Un flecha le alcanzó, de repente, justo en medio de una cabriola. Un grito agudo alertó al leopardo del drama sucedido. En un abrir y cerrar de ojos, se lanzó a la persecución de Ngulungu; pero pronto le perdió de vista. Sin embargo era por allí por donde había desaparecido.

Igual que la víspera, el leopardo encontró en el bosque a la anciana que buscaba raíces para prepararse un medicamento. ¿No le habrían servido de nada las raíces que recogió el día anterior?

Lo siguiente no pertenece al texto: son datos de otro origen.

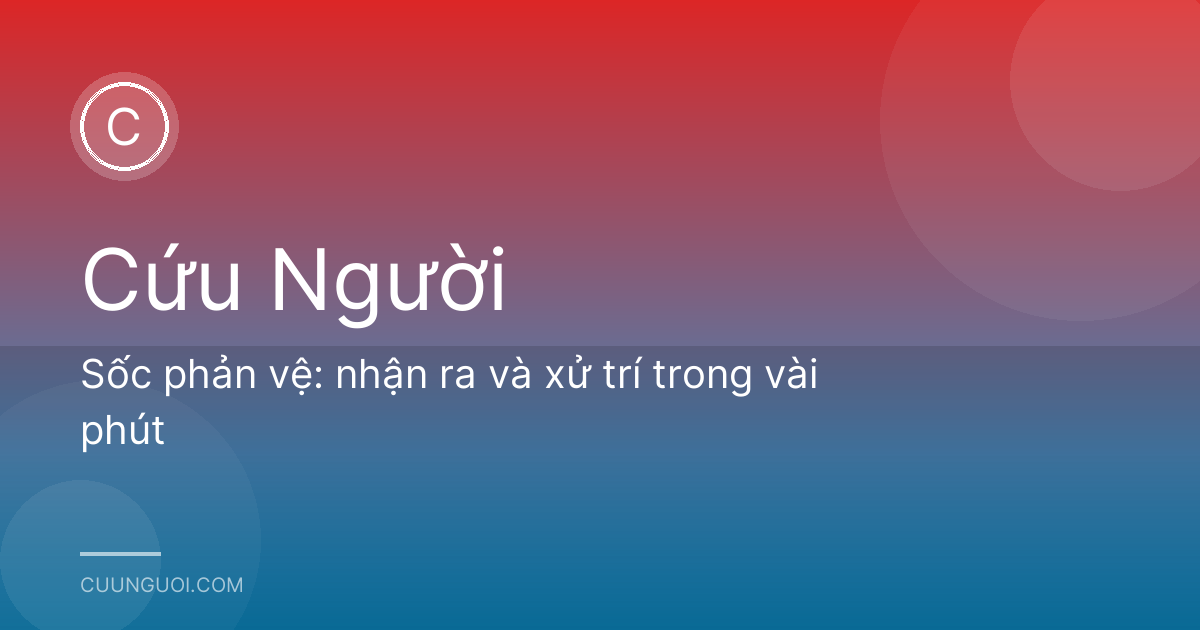 C

Cứu Người

Sốc phản vệ: nhận ra và xử trí trong vài phút

CUUNGUOI.COM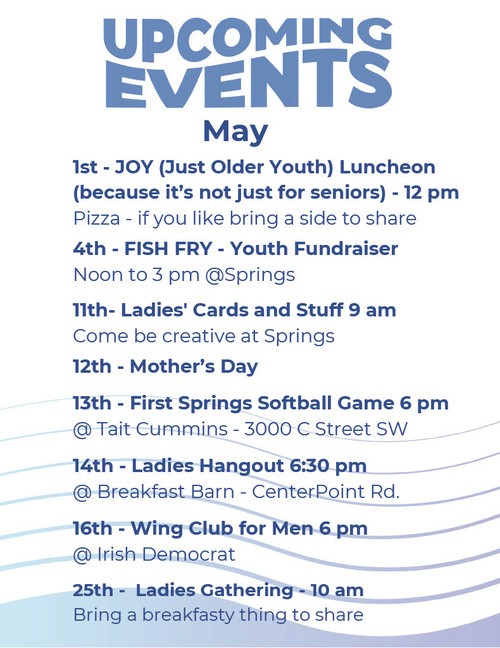 UPCOMING EVENTS

May

1st - JOY (Just Older Youth) Luncheon (because it's not just for seniors) - 12 pm
Pizza - if you like bring a side to share

4th - FISH FRY - Youth Fundraiser
Noon to 3 pm @Springs

11th- Ladies' Cards and Stuff 9 am
Come be creative at Springs

12th - Mother's Day

13th - First Springs Softball Game 6 pm
@ Tait Cummins - 3000 C Street SW

14th - Ladies Hangout 6:30 pm
@ Breakfast Barn - CenterPoint Rd.

16th - Wing Club for Men 6 pm
@ Irish Democrat

25th - Ladies Gathering - 10 am
Bring a breakfasty thing to share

-¿Tampoco esta vez habéis visto al antílope, le preguntó.

-No he visto al antílope, respondió imperturbable la vieja , pero veo sobresalir por entre la hojarasca y las ramillas, un par de cuernecillos que clarean a la luz del día.

-Sí, ya sé, esa es vuestra cantinela, guardaosla, me la sé de memoria…

Y lleno de rabia y de despecho, el leopardo dio media vuelta y continuó la perecución del antílope.

El tercer día que Ngulungu salió de caza mató al tercer leopardito; y el cuarto día, le llegó el turno al cuarto. Cada vez el Ngulungu tornaba con su arco y sus flechas y»zsííí…»,enviaba una flecha a un imprudente pequeño, luego, corría a esconderse con su botín en su refugio de hojas muertas del pantano.

Y cada vez, la anciana que buscaba raíces respondía la misma cosa al leopardo y cada vez el muy tozudo se iba en dirección equivocada en busca del antílope. El antílope, por supuesto se escondió de la misma forma cuando mató a la hembra del leopardo, pero esta vez, por fin, después de haberle hecho a la anciana la misma pregunta de siempre, el leopardo añadió:

– Sí, ya sé, que estáis viendo un par de pequeños cuernecillos
que rebrillan a la luz del día, está bien mostradme ese par de pequeños cuernos.

– Ahí los tienes , dijo simplemente la anciana.

En cuanto los vió, el lopardo se puso a tirar de ellos con todas sus fuerzas. Tiró y tiró tanto que hizo que asomaran un par de orejas; tiró y tiró más hasta que consiguó que asomaran un par de ojos que le miraban extrañadísimos, después, cuando siguió tirando más y más, hizo asomarse un hocico negro y brillante, y siguió tirando y tirando hasta que salieron un par de hombros y siguió tirando y tirando hasta que hizo salir de la tierra un antílope completo. ¡Que tenía entre las patas el cuerpo de la hembra del leopardo!

-¡Mama nafwa! -gimió el antílope , ele eyo mama…!- lo que quiere decir en nuestra lengua: ¡piedad, misericordia, madre mía, socorro, me muero…!

– Sí , exclamó el leopardo-, voy a tener contigo la misma piedad que tú has tenido con mis hijos y mi esposa. ¿Porqué no escucharía yo a la anciana desde el primer día en vez de dejar que mi rabia nublara mi buen sentido! ¡Los míos estarían todavía vivos

mientras que ahora, ni siquiera tu muerte podrá aliviar mi pena…!

Los leopardos no son muy parlanchines. Y éste ya había hablado demasiado. Mató al antílope y lo devoró.